The British pound (GBP) surged to a 2.5-year high against the US dollar (USD) after the Bank of England (BoE) announced its decision to keep interest rates unchanged at 5%. This significant move followed the Federal Reserve’s decision to cut rates, creating a marked divergence in the monetary policy paths of the two central banks. On Friday, GBP/USD reached $1.3330, an increase of 180 pips or 1.4% over three trading sessions.
Key Points:
- Sterling rises to a 2.5-year high against the US dollar.
- The dollar weakens as the Federal Reserve starts cutting rates.
- The Bank of England keeps interest rates steady at 5%.
Bank of England’s Steady Hand
On Thursday, the Bank of England surprised market participants by holding the benchmark interest rate steady at 5%. Many economists had anticipated a rate cut, expecting the BoE to follow a more dovish approach similar to the Federal Reserve. Instead, the UK central bank signaled caution in adjusting monetary policy, emphasizing the importance of controlling inflation before making further cuts.
The steady interest rate policy is a clear response to persistent inflation in the UK, which the BoE aims to bring under control before pursuing rate cuts. Governor Andrew Bailey expressed concern about premature easing, stating, “It’s vital that inflation stays low, so we need to be careful not to cut too fast or by too much.”
Sterling’s Surge
In response to the BoE’s decision, the British pound gained significant ground against the US dollar. Friday’s rise to $1.3330 marked the sterling’s highest level in over two years, continuing a strong performance that has seen the currency climb 5.5% since January. The pound’s strength was largely fueled by the market’s reaction to the BoE’s refusal to cut rates, while other central banks, including the Federal Reserve, are moving in the opposite direction.
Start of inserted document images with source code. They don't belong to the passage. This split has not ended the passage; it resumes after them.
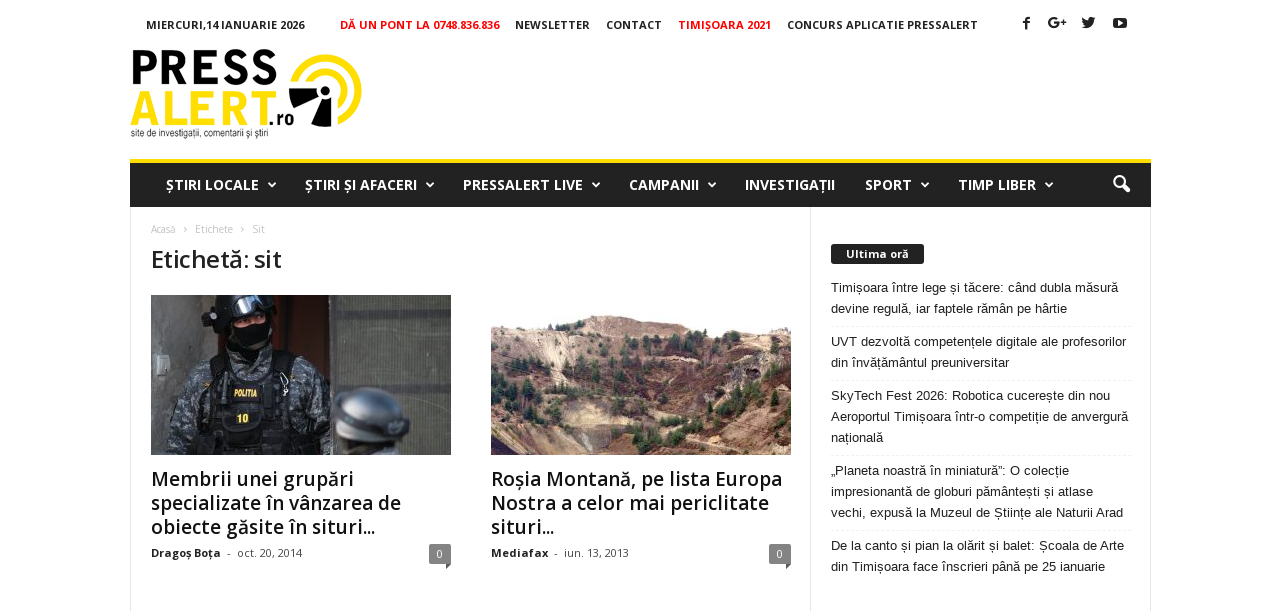

--- FILE ---
content_type: text/html; charset=utf-8
request_url: https://www.google.com/recaptcha/api2/aframe
body_size: 246
content:
<!DOCTYPE HTML><html><head><meta http-equiv="content-type" content="text/html; charset=UTF-8"></head><body><script nonce="Nacc3_aDiL5loPgaCQFOlg">/** Anti-fraud and anti-abuse applications only. See google.com/recaptcha */ try{var clients={'sodar':'https://pagead2.googlesyndication.com/pagead/sodar?'};window.addEventListener("message",function(a){try{if(a.source===window.parent){var b=JSON.parse(a.data);var c=clients[b['id']];if(c){var d=document.createElement('img');d.src=c+b['params']+'&rc='+(localStorage.getItem("rc::a")?sessionStorage.getItem("rc::b"):"");window.document.body.appendChild(d);sessionStorage.setItem("rc::e",parseInt(sessionStorage.getItem("rc::e")||0)+1);localStorage.setItem("rc::h",'1768360346191');}}}catch(b){}});window.parent.postMessage("_grecaptcha_ready", "*");}catch(b){}</script></body></html>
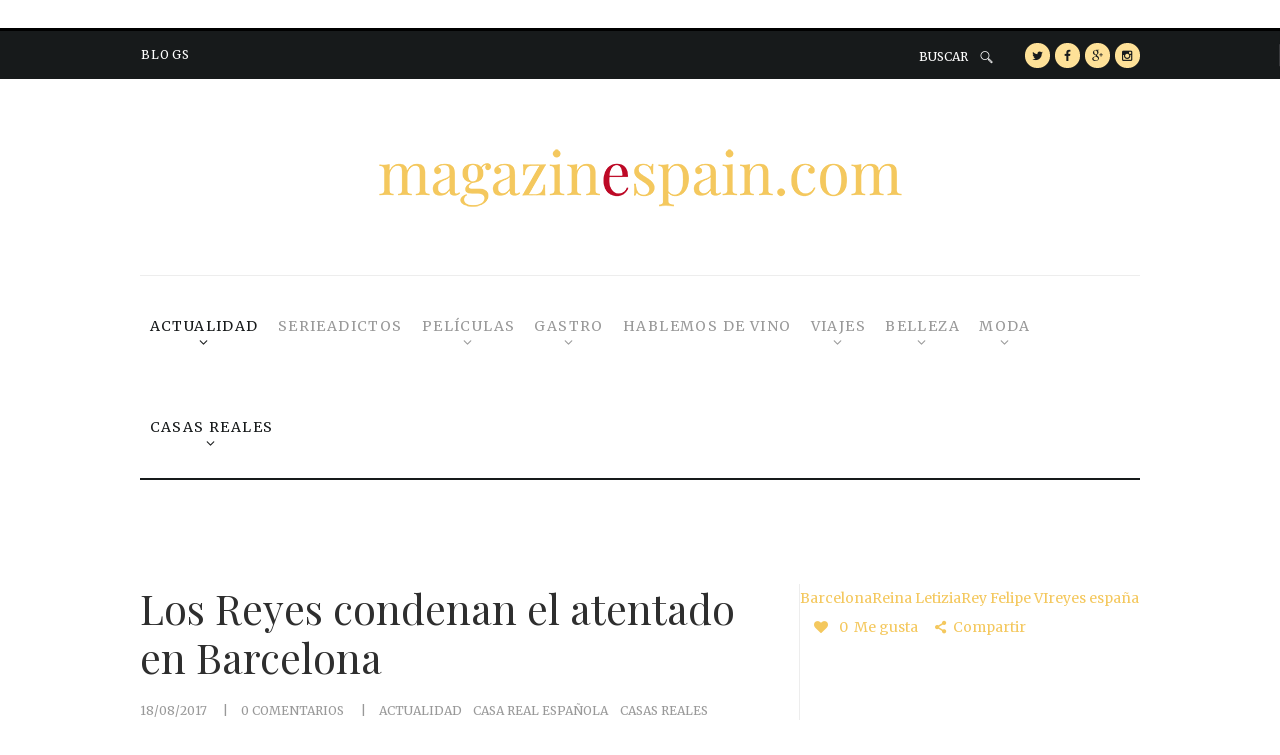

--- FILE ---
content_type: text/html; charset=utf-8
request_url: https://www.google.com/recaptcha/api2/aframe
body_size: 249
content:
<!DOCTYPE HTML><html><head><meta http-equiv="content-type" content="text/html; charset=UTF-8"></head><body><script nonce="5ZnXaxxfvZA7e_xSANuMiA">/** Anti-fraud and anti-abuse applications only. See google.com/recaptcha */ try{var clients={'sodar':'https://pagead2.googlesyndication.com/pagead/sodar?'};window.addEventListener("message",function(a){try{if(a.source===window.parent){var b=JSON.parse(a.data);var c=clients[b['id']];if(c){var d=document.createElement('img');d.src=c+b['params']+'&rc='+(localStorage.getItem("rc::a")?sessionStorage.getItem("rc::b"):"");window.document.body.appendChild(d);sessionStorage.setItem("rc::e",parseInt(sessionStorage.getItem("rc::e")||0)+1);localStorage.setItem("rc::h",'1769458022426');}}}catch(b){}});window.parent.postMessage("_grecaptcha_ready", "*");}catch(b){}</script></body></html>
This is not the first time in 2024 that the British pound has shown resilience. Despite economic uncertainties and inflation challenges, the sterling has outperformed many of its major counterparts, especially as the US dollar weakens amid the Federal Reserve’s recent actions.
The Fed’s Rate Cuts
Across the Atlantic, the Federal Reserve has taken a different approach. After raising interest rates to their highest level in 23 years, the US central bank has now shifted toward cutting rates to stimulate the economy. On Wednesday, Federal Reserve Chair Jerome Powell announced a half-point rate cut, signaling the start of a rate-reduction campaign that could see rates drop further by the end of the year.
This sharp turn in policy contrasts with the Fed’s earlier stance when it raised rates aggressively in an effort to tame inflation. However, with inflation cooling down, the focus has shifted to economic growth, and the Fed is now expected to cut rates again in the coming months. The US dollar, which had benefitted from the Fed’s rate hikes, is now seeing pressure as investors anticipate more rate cuts, leading to reduced demand for the greenback.
Outlook for GBP/USD
The future of the GBP/USD exchange rate will largely depend on the evolving monetary policies of both the BoE and the Federal Reserve. If the BoE continues to hold off on rate cuts while the Fed proceeds with additional reductions, the pound could see further gains against the dollar.
However, Governor Bailey has cautioned that the BoE will eventually reduce rates as inflation stabilizes, meaning the sterling’s bullish run could face some resistance down the line. The BoE is likely to remain data-dependent, with inflation metrics and economic growth figures guiding future decisions on rate cuts.
Meanwhile, the Federal Reserve’s dovish shift is expected to persist into 2025, which could weigh on the US dollar in the medium term. As a result, many forex analysts are watching the GBP/USD pair closely, predicting potential for further upward movement as long as the current monetary divergence between the UK and US persists.
Conclusion
The British pound’s impressive rise to $1.3330 reflects both the Bank of England’s steady interest rate policy and the Federal Reserve’s shift toward rate cuts. This divergence in central bank strategies has created a favorable environment for the sterling, which has appreciated significantly in 2024. Looking ahead, GBP/USD’s trajectory will depend on how these monetary policies evolve, but for now, the sterling continues to hold a strong position in the forex market.